* REQUIRED WORK
Each entry below needs to be reproduced exactly as given.

* RECORD SET
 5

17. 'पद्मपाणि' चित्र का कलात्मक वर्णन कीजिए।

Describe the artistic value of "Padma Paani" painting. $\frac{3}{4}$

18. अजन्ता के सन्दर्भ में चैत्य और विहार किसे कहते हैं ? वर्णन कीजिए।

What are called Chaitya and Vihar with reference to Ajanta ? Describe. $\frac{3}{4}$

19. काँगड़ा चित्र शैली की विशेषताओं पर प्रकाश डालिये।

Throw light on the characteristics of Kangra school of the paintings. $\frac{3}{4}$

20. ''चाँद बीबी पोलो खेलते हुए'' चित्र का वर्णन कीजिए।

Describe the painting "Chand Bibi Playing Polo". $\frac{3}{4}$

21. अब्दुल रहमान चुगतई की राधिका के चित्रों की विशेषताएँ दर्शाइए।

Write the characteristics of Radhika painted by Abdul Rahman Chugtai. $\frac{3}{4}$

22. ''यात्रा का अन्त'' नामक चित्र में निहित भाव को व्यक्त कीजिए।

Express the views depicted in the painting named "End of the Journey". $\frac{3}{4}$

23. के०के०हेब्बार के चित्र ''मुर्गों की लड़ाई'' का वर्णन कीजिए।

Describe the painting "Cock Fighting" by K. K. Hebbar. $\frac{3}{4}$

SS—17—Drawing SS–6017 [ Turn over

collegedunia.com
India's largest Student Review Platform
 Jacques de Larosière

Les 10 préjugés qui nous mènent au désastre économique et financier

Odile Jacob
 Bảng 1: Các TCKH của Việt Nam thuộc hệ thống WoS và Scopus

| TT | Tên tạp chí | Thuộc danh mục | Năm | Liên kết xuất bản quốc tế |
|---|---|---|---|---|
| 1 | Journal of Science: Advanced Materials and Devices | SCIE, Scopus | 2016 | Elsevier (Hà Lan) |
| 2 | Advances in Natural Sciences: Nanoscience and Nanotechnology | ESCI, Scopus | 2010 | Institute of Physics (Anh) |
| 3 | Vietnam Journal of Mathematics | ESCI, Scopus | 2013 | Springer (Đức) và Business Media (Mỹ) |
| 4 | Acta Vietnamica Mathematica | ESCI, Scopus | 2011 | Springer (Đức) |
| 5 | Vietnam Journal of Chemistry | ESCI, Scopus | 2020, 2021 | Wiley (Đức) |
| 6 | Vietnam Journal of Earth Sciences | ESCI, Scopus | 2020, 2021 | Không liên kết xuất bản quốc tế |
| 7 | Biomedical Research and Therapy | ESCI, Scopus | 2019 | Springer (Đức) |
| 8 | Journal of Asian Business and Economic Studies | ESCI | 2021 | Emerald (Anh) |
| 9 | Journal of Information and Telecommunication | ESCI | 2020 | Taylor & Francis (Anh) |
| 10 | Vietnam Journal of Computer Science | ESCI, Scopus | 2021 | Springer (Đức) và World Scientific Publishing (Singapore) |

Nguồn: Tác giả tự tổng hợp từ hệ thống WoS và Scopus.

* SOLUTION
 5

17. 'पद्मपाणि' चित्र का कलात्मक वर्णन कीजिए।

Describe the artistic value of "Padma Paani" painting. $\frac{3}{4}$

18. अजन्ता के सन्दर्भ में चैत्य और विहार किसे कहते हैं ? वर्णन कीजिए।

What are called Chaitya and Vihar with reference to Ajanta ? Describe. $\frac{3}{4}$

19. काँगड़ा चित्र शैली की विशेषताओं पर प्रकाश डालिये।

Throw light on the characteristics of Kangra school of the paintings. $\frac{3}{4}$

20. ''चाँद बीबी पोलो खेलते हुए'' चित्र का वर्णन कीजिए।

Describe the painting "Chand Bibi Playing Polo". $\frac{3}{4}$

21. अब्दुल रहमान चुगतई की राधिका के चित्रों की विशेषताएँ दर्शाइए।

Write the characteristics of Radhika painted by Abdul Rahman Chugtai. $\frac{3}{4}$

22. ''यात्रा का अन्त'' नामक चित्र में निहित भाव को व्यक्त कीजिए।

Express the views depicted in the painting named "End of the Journey". $\frac{3}{4}$

23. के०के०हेब्बार के चित्र ''मुर्गों की लड़ाई'' का वर्णन कीजिए।

Describe the painting "Cock Fighting" by K. K. Hebbar. $\frac{3}{4}$

SS—17—Drawing SS–6017 [ Turn over

collegedunia.com
India's largest Student Review Platform
 Jacques de Larosière

Les 10 préjugés qui nous mènent au désastre économique et financier

Odile Jacob
 Bảng 1: Các TCKH của Việt Nam thuộc hệ thống WoS và Scopus

| TT | Tên tạp chí | Thuộc danh mục | Năm | Liên kết xuất bản quốc tế |
|---|---|---|---|---|
| 1 | Journal of Science: Advanced Materials and Devices | SCIE, Scopus | 2016 | Elsevier (Hà Lan) |
| 2 | Advances in Natural Sciences: Nanoscience and Nanotechnology | ESCI, Scopus | 2010 | Institute of Physics (Anh) |
| 3 | Vietnam Journal of Mathematics | ESCI, Scopus | 2013 | Springer (Đức) và Business Media (Mỹ) |
| 4 | Acta Vietnamica Mathematica | ESCI, Scopus | 2011 | Springer (Đức) |
| 5 | Vietnam Journal of Chemistry | ESCI, Scopus | 2020, 2021 | Wiley (Đức) |
| 6 | Vietnam Journal of Earth Sciences | ESCI, Scopus | 2020, 2021 | Không liên kết xuất bản quốc tế |
| 7 | Biomedical Research and Therapy | ESCI, Scopus | 2019 | Springer (Đức) |
| 8 | Journal of Asian Business and Economic Studies | ESCI | 2021 | Emerald (Anh) |
| 9 | Journal of Information and Telecommunication | ESCI | 2020 | Taylor & Francis (Anh) |
| 10 | Vietnam Journal of Computer Science | ESCI, Scopus | 2021 | Springer (Đức) và World Scientific Publishing (Singapore) |

Nguồn: Tác giả tự tổng hợp từ hệ thống WoS và Scopus.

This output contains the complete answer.